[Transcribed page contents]

▼▼▼

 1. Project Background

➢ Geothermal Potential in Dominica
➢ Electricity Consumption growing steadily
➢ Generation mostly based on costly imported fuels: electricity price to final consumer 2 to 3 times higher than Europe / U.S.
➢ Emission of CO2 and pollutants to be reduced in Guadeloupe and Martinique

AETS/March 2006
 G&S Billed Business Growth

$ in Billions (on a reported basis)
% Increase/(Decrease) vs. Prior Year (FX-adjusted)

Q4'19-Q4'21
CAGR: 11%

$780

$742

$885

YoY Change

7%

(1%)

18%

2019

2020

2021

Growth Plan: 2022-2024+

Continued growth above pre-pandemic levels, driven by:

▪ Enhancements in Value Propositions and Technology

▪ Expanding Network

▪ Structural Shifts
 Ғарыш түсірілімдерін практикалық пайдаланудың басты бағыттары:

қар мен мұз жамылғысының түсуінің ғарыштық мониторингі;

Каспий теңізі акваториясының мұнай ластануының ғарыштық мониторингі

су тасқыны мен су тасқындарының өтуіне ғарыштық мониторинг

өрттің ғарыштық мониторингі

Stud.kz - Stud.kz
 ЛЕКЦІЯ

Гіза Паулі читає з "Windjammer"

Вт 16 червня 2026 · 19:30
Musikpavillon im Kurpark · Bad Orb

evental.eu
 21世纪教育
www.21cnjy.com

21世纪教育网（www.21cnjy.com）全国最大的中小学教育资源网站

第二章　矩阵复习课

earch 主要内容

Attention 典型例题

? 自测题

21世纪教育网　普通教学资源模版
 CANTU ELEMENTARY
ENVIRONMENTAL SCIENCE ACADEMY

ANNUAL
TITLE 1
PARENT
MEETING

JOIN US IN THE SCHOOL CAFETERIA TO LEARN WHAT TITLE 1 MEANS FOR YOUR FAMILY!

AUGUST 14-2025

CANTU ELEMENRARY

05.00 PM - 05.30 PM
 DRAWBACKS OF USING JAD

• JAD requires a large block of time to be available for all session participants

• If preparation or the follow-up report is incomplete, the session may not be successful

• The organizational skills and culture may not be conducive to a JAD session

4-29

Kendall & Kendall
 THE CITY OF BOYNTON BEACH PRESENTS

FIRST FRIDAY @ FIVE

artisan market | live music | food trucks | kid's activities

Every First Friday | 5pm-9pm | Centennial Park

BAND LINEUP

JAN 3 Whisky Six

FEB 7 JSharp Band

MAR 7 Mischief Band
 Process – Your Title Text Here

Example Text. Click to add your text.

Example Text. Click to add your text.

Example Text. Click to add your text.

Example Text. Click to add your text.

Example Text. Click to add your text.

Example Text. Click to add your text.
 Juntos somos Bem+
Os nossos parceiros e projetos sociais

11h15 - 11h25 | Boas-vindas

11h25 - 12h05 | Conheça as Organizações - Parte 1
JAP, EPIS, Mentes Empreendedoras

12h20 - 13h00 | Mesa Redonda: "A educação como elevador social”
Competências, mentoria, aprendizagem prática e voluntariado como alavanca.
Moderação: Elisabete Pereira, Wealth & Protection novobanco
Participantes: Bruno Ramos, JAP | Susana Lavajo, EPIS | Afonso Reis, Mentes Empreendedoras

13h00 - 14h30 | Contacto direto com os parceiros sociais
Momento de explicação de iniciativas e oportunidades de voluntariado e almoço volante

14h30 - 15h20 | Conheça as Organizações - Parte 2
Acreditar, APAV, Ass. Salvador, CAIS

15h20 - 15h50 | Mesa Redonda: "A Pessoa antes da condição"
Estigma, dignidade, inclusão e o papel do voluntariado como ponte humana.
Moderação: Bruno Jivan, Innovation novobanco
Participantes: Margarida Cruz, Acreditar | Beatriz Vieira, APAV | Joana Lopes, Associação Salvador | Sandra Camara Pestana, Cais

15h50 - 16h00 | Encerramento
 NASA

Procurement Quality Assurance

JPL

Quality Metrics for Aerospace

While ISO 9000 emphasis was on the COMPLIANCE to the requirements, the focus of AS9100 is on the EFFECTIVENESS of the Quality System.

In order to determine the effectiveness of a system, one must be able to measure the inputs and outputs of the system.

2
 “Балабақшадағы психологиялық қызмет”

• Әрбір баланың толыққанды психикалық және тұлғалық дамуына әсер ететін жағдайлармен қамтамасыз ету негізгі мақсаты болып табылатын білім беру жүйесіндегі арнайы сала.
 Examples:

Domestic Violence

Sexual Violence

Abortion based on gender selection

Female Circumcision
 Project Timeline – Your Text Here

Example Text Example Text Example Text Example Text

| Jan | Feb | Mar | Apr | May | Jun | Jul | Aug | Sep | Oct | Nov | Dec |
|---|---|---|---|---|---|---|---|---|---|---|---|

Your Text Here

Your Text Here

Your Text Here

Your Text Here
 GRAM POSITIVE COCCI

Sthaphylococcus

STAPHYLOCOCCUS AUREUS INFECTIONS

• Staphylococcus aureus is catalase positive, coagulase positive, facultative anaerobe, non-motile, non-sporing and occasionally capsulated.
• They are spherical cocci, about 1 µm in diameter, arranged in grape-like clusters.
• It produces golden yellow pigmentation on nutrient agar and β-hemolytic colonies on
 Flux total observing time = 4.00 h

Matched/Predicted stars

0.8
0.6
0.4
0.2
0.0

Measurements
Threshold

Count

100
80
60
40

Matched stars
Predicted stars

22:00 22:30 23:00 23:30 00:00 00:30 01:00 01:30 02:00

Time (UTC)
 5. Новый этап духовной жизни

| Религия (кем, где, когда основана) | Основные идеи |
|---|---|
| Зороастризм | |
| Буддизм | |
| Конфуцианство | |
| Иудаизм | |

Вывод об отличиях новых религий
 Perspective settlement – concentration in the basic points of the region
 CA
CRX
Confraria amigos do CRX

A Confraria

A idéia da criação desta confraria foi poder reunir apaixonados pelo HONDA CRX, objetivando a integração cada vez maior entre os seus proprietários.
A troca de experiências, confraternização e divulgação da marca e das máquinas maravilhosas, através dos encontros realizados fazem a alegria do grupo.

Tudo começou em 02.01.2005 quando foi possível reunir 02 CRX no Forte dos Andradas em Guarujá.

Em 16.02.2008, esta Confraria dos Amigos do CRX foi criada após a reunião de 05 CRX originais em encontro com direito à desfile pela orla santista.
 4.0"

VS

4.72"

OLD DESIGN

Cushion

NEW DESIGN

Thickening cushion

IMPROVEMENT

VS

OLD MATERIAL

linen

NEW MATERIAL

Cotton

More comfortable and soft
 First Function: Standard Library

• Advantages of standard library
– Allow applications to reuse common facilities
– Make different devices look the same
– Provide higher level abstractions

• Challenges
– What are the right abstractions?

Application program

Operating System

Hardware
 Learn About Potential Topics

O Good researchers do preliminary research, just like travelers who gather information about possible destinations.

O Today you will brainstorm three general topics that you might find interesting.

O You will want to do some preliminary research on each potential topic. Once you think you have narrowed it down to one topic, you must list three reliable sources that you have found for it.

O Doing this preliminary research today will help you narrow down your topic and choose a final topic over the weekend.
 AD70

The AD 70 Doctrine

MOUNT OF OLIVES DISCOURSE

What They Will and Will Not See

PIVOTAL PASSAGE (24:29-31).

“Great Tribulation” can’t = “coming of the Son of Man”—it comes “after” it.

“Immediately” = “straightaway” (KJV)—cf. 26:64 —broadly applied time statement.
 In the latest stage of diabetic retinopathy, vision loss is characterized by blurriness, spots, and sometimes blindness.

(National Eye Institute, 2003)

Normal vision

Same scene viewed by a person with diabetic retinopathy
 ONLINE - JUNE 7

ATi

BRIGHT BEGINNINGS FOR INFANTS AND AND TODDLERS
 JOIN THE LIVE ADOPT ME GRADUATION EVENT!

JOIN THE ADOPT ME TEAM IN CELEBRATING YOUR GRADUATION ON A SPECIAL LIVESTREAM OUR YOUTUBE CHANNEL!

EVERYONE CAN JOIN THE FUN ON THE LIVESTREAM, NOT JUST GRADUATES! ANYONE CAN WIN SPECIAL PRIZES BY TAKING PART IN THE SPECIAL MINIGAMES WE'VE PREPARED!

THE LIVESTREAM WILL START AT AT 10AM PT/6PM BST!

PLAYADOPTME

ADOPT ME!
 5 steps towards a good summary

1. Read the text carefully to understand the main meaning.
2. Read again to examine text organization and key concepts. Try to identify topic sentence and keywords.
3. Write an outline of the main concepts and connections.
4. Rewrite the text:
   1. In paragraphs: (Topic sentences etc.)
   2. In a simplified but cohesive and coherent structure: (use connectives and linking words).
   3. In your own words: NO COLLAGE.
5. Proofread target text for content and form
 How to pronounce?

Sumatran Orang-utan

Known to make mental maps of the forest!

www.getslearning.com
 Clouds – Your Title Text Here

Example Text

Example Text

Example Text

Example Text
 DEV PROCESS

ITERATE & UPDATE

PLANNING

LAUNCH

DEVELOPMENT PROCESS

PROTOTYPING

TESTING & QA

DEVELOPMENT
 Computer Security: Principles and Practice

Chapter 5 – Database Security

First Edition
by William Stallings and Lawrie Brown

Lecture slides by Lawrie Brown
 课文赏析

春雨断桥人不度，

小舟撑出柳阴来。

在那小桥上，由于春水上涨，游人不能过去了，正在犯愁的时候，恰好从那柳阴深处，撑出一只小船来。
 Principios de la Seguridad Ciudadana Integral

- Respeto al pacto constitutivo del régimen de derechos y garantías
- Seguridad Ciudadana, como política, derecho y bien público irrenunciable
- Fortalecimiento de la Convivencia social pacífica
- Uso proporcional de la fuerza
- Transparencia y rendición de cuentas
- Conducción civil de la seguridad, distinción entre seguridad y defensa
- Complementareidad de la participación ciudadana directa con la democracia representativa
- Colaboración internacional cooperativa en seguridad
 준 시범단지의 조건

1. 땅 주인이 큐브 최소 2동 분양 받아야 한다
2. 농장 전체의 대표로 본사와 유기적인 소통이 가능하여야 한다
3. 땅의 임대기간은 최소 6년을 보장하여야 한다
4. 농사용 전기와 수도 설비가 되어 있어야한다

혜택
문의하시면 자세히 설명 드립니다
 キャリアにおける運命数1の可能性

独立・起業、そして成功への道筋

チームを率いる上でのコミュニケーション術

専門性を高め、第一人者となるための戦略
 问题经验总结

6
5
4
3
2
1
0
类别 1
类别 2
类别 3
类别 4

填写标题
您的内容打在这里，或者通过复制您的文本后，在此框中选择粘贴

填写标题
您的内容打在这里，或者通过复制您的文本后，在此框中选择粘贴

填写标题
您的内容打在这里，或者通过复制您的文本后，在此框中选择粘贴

▲▲▲

*ASSIGNMENT:*
Write down again, exactly as given, only the lines above that fall from the line with "higher level abstractions" to the line with "O Good researchers", inclusive.

*RESULT:*
– Provide higher level abstractions

• Challenges
– What are the right abstractions?

Application program

Operating System

Hardware
 Learn About Potential Topics

O Good researchers do preliminary research, just like travelers who gather information about possible destinations.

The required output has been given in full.